Christian Science Monitor
By Isabelle de Pommereau, Correspondent
May 25, 2012
Frankfurt, Germany
On a visit to Afghanistan today, newly inaugurated French President François Hollande reiterated his commitment to a full withdrawal of French combat troops by year’s end, well ahead of NATO’s 2014 withdrawal.
France’s decision highlights the high level of so-called "intervention fatigue” among NATO’s European members as the decade-old Afghanistan conflict winds down and they face the need to make drastic budget cuts to remain solvent.
“The idea that we have to be a good policeman of the world has been totally discredited, and we’re going to stay home for a while,” Nick Witney, senior policy fellow at the European Council on Foreign Relations in London, said following the NATO summit in Chicago earlier this week, which Mr. Hollande attended. “We know now that we can’t do it. We just don’t have the power.”
The summit highlighted what military experts believe will be Europe's greatest challenge in the post-Afghanistan era: balancing the desire and need to scale back defense spending while supporting a force strong enough to respond to any future challenges and maintain deterrence.
“The real challenge to the security and prosperity of Europe's people is to continue to count – to avoid being marginalized in a world where newer and more hard-nosed powers make the rules and assert their interests and values while Europe retreats into retirement,” Mr. Witney says.
More and more, the solution defense experts trumpet is the pooling of military resources, which would make a limited budget go further. But individual countries’ unwillingness to cede total control of their military resources has proven a formidable obstacle. Intervention fatigue
For decades after World War II, clear confrontations shaped European defense strategies: the cold war, the regional conflicts following the collapse of the Soviet Union, and the so-called War on Terror that followed 9-11. But Afghanistan’s financial and human toll has led to a dwindling of already tentative public support for the NATO effort there, and warfare in general.
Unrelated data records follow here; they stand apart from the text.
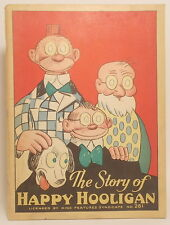 1932 STORY OF HAPPY HOOLIGAN by MARION KINNAIRD FREDERICK BURR OPER McLoughlin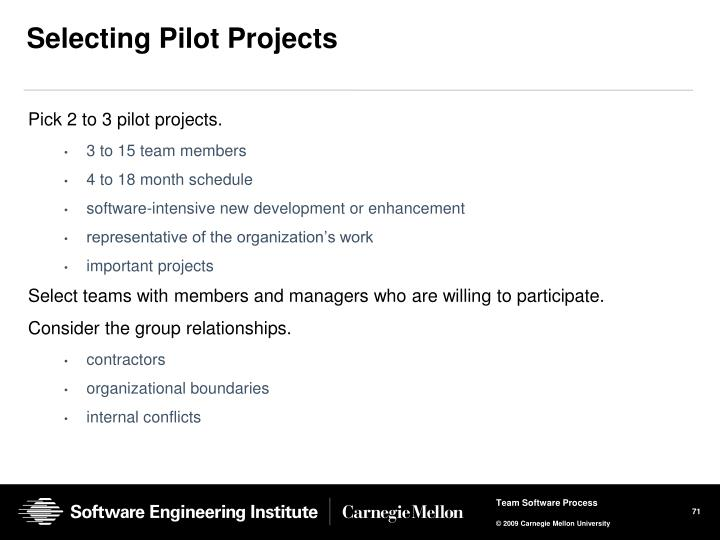 Selecting Pilot Projects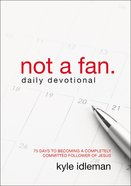 Not a Fan (Daily Devotional) Paperback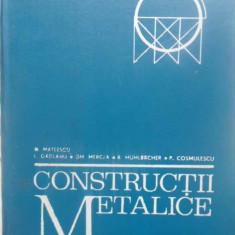CONSTRUCTII METALICE CURS PENTRU SUBINGINERI - D. MATEESCU, L. GADEANU, GH. MERC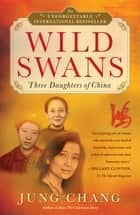 Wild Swans - Three Daughters of China ebook by Jung Chang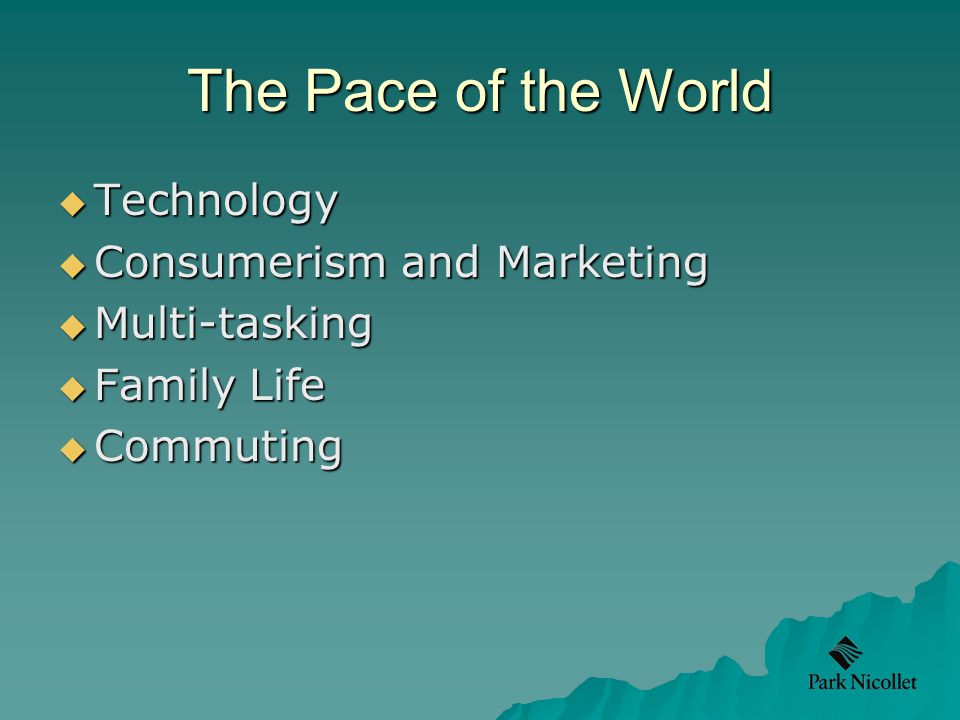 The Pace of the World  Technology  Consumerism and Marketing  Multi-tasking  Family Life  Commuting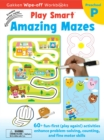 Image for Play Smart Amazing Mazes Ages 2-4 : At-home Write-off Workbook with Erasable Marker
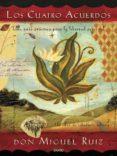 LOS CUATRO ACUERDOS (ED. 15 ANIVERSARIO) - 9788479538293 - MIGUEL RUIZ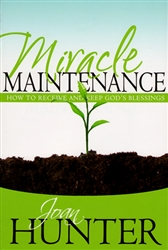 Miracle Maintenance by Joan Hunter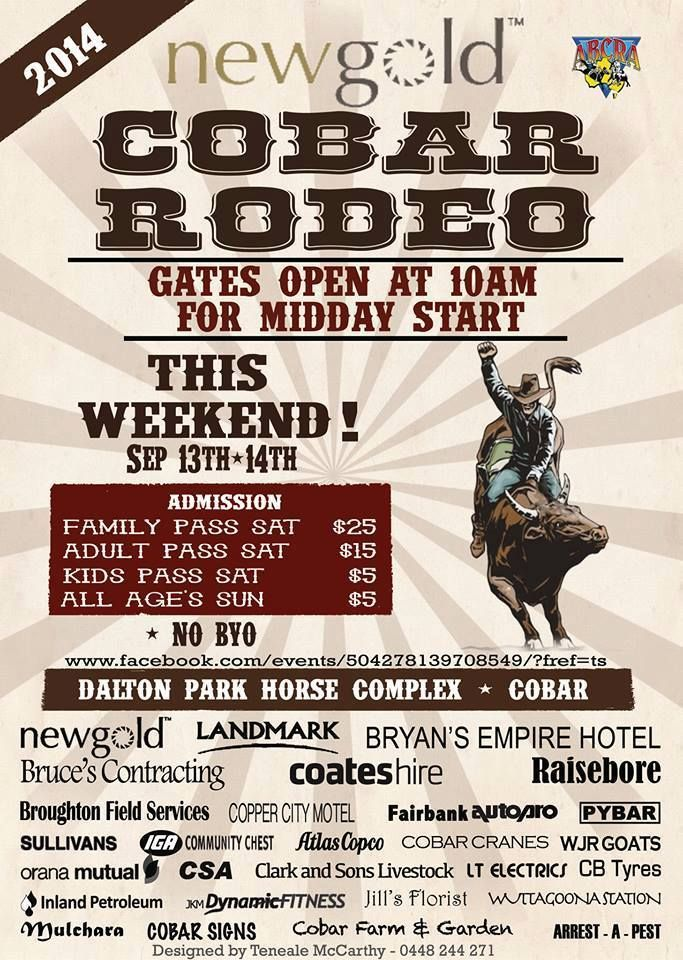This weekend is the Cobar Rodeo at the Dalton Park Horse Complex. Give us a holler on (02) 6836 2425 or to book or book online.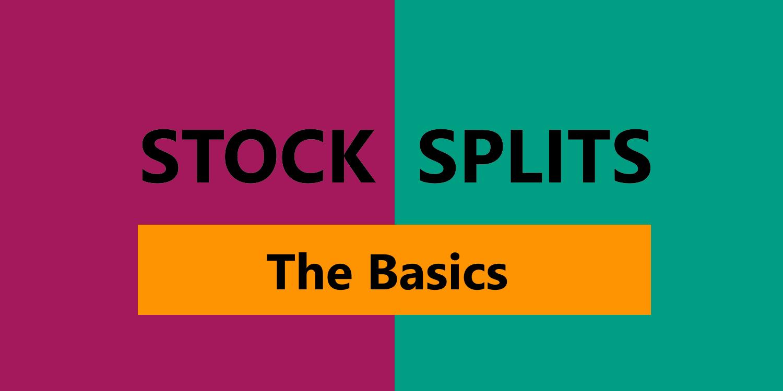 Learn the basics of trading stock splits online.
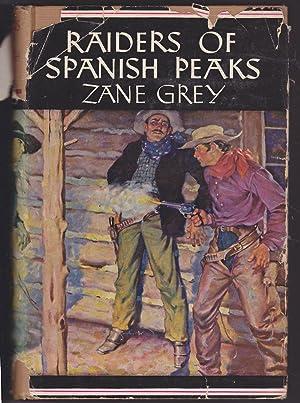 Raiders of the Spanish Peaks: Zane Grey
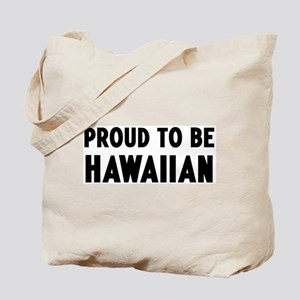 Proud to be Hawaiian Tote Bag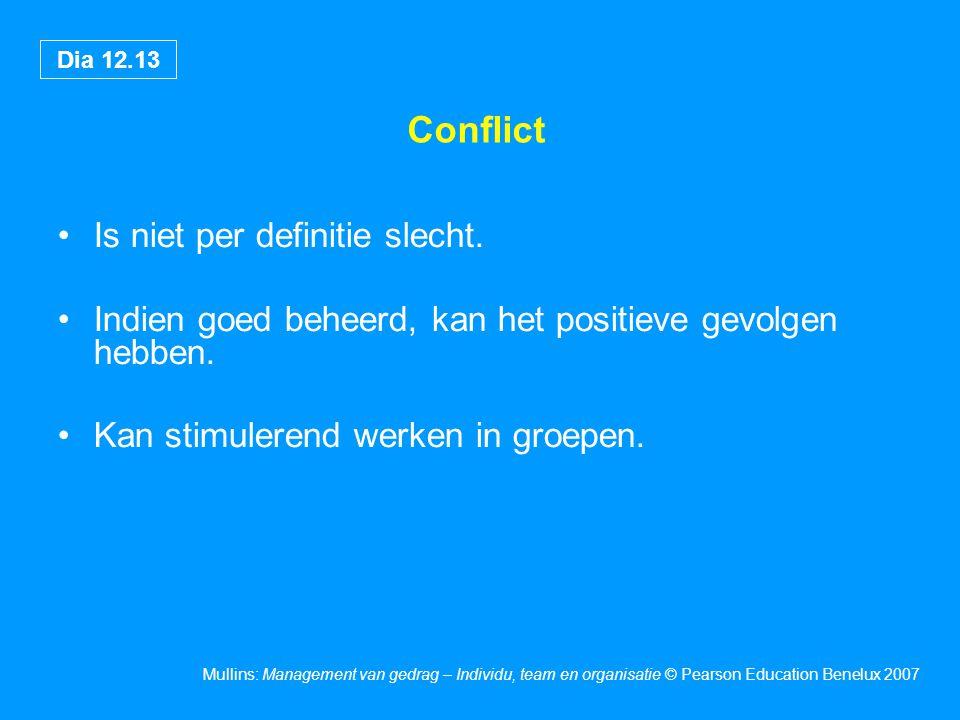 Conflict Is niet per definitie slecht.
“Afghanistan has led NATO countries to rethink their attitude about crisis management, to be less willing to have really complex operations that might spiral into civil wars, where you find yourself with a problem that’s so complex you cannot solve it,” says Henning Riecke, head of the transatlantic program at the German Council on Foreign Relations in Berlin.
As a result, European governments are less willing to spend their limited funds on military endeavours.
“There is no appetite to repeat such lengthy and expensive conflict that result in such huge loss of life,” said Wolfgang Ischinger, head of the International Munich Security Conference, one of the world's largest gatherings of national security officials, on the eve of this past winter’s conference. “A new era is beginning with a greater measure of critical self restraint regarding the use of military resources.”
Faced with huge deficits and war-weary publics, European governments, from powerhouse Germany to comparatively minor player Bulgaria, have taken steps to slim down their militaries, including closing bases, canceling orders for new military equipment, and abandoning efforts to modernize aging arsenals. Many countries feel there is plenty of room to trim without eroding their defense capabilities.
The greatest military restructuring has been in Germany. Its past as an aggressor and its own reluctance to fight kept Germany’s military confined to peacekeeping missions for decades, and the NATO mission in Afghanistan – in which Germany has the third largest troop presence – is the first time since World War II that German soldiers have had a combat role.
The mission showed how ill-trained and equipped its soldiers were. Using the momentum of a mandate to cut €8.3 billion ($10.4 billion) from his budget between 2010 and 2015, then defense minister Karl-Theodor zu Guttenberg pushed a massive overhaul designed to make the army “leaner and more efficient.” He ended the draft and proposed a plan to close 31 of the country's 328 military bases, among other things. Learning to trust
Few dispute the merits of the overhaul, and even defense spending cuts are not that controversial. What defense experts see as problematic is that the decision was made without consultation of or coordination with NATO or the European Union – a process repeated throughout Europe.
"Every member state is cutting armed forces without transparency and consultation, without an architectural idea for what will be left," Witney says.
Countries are making the decisions mostly autonomously. There is no understanding of who has what and no overarching vision for European defense going forward. Why is it, ask experts, that European military leaders are still trained at 27 different military schools, or that there are so many different types of aircraft in the countries' individual air forces?
In part it is because countries cling to their ability to determine their defense capabilities and have different understandings of the importance of a robust military. In the smallest European Union countries, defense budgets have been cut by as much as a quarter, but Sweden and Poland, for instance, have continued to fuel their military.
“Cooperation is a difficult topic because it means giving up areas of sovereignty – you have to resign on some of your capabilities, to trust the partner,” says Justyna Gotkowska of the Center for Eastern Studies in Warsaw. “This trust isn’t there yet. It is starting but it will be difficult,” she says.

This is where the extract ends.